On Wednesday, we went to explore a castle/fortress. There were two buildings that were a part of it that we went in: Håkon’s Hall and Rosenkrantz Tower.

This is Håkon’s Hall and it was built in the 13th century by King Håkon’s Håkonsson. According to the museum literature, the Hall was the largest and most imposing building in the royal residence. (Bergen was the capital of Norway during this time and it was later changed to Oslo in 1314.)

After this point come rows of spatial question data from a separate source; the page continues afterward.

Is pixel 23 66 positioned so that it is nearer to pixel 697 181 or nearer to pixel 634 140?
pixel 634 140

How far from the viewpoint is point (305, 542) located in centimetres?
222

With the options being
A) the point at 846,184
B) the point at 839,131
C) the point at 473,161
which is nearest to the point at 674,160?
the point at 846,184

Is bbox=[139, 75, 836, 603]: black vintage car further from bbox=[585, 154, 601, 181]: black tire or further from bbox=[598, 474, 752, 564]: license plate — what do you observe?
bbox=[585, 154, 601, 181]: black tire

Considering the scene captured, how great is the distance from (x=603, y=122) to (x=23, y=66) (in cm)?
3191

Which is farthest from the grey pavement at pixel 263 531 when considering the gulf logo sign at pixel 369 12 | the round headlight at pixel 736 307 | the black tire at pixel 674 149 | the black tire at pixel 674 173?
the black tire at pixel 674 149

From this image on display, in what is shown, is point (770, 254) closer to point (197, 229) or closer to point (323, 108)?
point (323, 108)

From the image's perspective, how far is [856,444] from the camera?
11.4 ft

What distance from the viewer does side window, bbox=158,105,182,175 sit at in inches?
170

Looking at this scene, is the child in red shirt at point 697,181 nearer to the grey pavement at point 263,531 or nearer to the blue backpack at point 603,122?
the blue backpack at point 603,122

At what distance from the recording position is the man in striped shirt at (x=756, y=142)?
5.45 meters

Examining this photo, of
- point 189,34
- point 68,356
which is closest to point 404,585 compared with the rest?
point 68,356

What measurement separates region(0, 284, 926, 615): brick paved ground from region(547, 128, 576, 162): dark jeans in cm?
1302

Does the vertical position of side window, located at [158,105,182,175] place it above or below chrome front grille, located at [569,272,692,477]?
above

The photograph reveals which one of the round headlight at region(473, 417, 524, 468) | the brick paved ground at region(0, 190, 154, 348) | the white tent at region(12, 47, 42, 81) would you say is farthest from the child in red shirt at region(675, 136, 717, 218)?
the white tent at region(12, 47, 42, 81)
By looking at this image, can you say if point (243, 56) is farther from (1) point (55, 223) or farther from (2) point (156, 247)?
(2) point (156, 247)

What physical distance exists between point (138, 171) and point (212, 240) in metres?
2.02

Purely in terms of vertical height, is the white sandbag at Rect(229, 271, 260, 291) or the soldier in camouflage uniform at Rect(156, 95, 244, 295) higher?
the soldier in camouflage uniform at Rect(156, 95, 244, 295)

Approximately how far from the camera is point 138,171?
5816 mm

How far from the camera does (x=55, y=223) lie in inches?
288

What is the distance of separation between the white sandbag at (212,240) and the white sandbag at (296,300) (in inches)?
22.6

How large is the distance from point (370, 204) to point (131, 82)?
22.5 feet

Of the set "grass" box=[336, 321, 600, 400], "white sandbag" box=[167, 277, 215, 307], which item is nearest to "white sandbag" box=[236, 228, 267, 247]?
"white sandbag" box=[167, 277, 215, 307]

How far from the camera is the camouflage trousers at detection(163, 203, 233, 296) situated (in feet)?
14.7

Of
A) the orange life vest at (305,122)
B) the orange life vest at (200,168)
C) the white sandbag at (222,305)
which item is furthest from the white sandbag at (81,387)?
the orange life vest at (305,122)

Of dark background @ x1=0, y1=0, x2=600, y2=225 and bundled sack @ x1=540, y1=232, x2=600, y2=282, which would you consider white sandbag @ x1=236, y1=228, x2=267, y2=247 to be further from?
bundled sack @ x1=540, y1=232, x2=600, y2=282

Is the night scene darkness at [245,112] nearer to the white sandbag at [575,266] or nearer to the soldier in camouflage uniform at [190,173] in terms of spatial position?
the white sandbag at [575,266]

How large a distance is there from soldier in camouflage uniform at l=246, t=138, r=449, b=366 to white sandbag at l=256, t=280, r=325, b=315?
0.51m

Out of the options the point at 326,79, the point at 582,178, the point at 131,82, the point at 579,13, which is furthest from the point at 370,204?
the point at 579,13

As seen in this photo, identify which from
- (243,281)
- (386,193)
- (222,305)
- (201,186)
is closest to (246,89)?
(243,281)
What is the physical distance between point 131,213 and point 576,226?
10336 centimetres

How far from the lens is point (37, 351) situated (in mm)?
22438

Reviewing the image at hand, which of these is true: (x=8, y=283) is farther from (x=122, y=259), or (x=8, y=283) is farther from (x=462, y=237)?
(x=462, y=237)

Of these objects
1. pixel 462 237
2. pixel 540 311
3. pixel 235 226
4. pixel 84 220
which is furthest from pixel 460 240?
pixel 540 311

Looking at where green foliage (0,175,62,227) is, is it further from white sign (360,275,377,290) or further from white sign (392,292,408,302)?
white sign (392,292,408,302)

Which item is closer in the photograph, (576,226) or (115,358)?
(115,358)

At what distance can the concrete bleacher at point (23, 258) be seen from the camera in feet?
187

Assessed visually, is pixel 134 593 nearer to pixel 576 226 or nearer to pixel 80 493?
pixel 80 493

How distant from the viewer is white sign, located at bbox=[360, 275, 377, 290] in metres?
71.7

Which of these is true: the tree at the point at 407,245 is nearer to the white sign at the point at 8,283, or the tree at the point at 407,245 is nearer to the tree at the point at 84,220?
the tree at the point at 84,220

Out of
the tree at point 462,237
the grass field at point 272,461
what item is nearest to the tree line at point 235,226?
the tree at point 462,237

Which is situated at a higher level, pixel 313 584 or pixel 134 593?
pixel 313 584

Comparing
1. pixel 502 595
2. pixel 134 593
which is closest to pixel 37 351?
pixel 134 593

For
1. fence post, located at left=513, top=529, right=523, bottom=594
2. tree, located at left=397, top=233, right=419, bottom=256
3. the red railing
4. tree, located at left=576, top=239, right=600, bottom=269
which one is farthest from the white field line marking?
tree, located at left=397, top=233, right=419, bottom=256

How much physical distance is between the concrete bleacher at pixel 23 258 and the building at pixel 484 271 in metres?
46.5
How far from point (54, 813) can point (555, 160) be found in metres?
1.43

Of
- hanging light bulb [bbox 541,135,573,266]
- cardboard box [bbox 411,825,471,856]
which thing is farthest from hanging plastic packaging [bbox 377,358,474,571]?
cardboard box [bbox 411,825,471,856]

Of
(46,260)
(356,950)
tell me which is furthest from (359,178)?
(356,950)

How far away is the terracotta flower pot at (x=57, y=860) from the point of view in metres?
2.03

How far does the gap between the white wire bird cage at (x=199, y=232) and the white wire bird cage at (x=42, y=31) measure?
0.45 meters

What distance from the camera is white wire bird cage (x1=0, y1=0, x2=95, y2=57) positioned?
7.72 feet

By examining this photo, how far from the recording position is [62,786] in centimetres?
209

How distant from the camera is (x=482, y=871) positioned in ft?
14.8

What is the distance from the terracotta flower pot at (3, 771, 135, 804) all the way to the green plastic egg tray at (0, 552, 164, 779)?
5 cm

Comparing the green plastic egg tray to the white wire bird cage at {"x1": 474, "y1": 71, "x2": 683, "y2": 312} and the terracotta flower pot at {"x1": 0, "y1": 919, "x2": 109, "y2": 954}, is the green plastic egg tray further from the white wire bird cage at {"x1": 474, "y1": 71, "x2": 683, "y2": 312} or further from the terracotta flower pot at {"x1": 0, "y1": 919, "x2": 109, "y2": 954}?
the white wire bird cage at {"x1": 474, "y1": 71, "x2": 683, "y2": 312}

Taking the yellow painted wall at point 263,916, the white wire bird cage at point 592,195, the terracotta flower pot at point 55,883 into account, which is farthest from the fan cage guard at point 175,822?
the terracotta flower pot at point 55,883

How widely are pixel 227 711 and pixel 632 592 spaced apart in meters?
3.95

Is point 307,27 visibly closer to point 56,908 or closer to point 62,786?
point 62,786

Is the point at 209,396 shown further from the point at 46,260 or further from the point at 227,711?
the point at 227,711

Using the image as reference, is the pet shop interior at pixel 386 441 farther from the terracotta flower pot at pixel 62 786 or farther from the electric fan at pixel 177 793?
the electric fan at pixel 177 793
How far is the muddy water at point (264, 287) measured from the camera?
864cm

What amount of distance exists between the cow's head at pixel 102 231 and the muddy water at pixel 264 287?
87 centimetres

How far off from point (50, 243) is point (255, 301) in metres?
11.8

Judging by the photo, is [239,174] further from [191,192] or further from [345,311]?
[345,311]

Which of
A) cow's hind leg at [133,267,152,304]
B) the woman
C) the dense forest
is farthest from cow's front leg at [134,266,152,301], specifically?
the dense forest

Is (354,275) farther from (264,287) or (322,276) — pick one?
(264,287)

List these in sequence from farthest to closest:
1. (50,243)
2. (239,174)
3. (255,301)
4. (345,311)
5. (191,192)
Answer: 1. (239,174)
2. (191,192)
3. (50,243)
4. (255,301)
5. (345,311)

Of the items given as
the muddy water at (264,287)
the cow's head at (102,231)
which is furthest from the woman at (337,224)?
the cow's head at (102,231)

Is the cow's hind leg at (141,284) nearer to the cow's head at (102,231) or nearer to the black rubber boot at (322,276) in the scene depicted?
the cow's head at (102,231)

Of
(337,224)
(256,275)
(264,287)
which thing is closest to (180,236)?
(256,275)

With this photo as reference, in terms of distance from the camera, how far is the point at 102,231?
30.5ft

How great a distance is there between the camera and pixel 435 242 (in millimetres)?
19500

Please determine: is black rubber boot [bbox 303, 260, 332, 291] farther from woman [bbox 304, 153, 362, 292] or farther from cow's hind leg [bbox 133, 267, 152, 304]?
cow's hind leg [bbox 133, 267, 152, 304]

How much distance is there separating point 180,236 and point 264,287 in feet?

Over the years after the royal residence was moved, the Hall was used for storage purposes and even abandoned before being restored from 1880-1895. The museum literature says, “In 1944, a German ammunition ship exploded in the harbor just below. The Hall caught fire and was so damaged that only the walls remained.” The Hall was restored once again and aside from being open to the public for tours, it also still has some royal ceremonial use on special occasions.

Replica of the building after being destroyed in 1944.

The royal high table.

I couldn’t get an outside picture of Rosenkrantz Tower because they’re doing some restoration work on it and had it all covered up. We did get to go inside, though, and it was cool.

The Tower was built in the 1560s by the governor of Bergen Castle (Bergenhus), Erik Rosenkrantz, at the command of King Fredrick II. It also suffered damage in 1944, and has been restored as close as possible to its original design. The king still stayed in the King’s Chambers when he came to Bergen up through the 16th century.

Tight small walkways in the Tower.
Spiral stone stairs go all the way up the tower. There are areas with much older smaller worn stone stairs that we took as well, I just failed to get a picture of them.
These appears to be original stairs that are no longer able to be used.
The guard’s room.
The king’s chapel.

One of many fireplaces. This one has the coat of arms on it .

The dungeon underneath the tower!
Around 1520, the castle’s area was reduced and a new wall was constructed. This picture shows the firing positions in the new walls.

We love history and plan to visit more historical sites here in Bergen (and hopefully elsewhere in Europe), so expect more posts like these!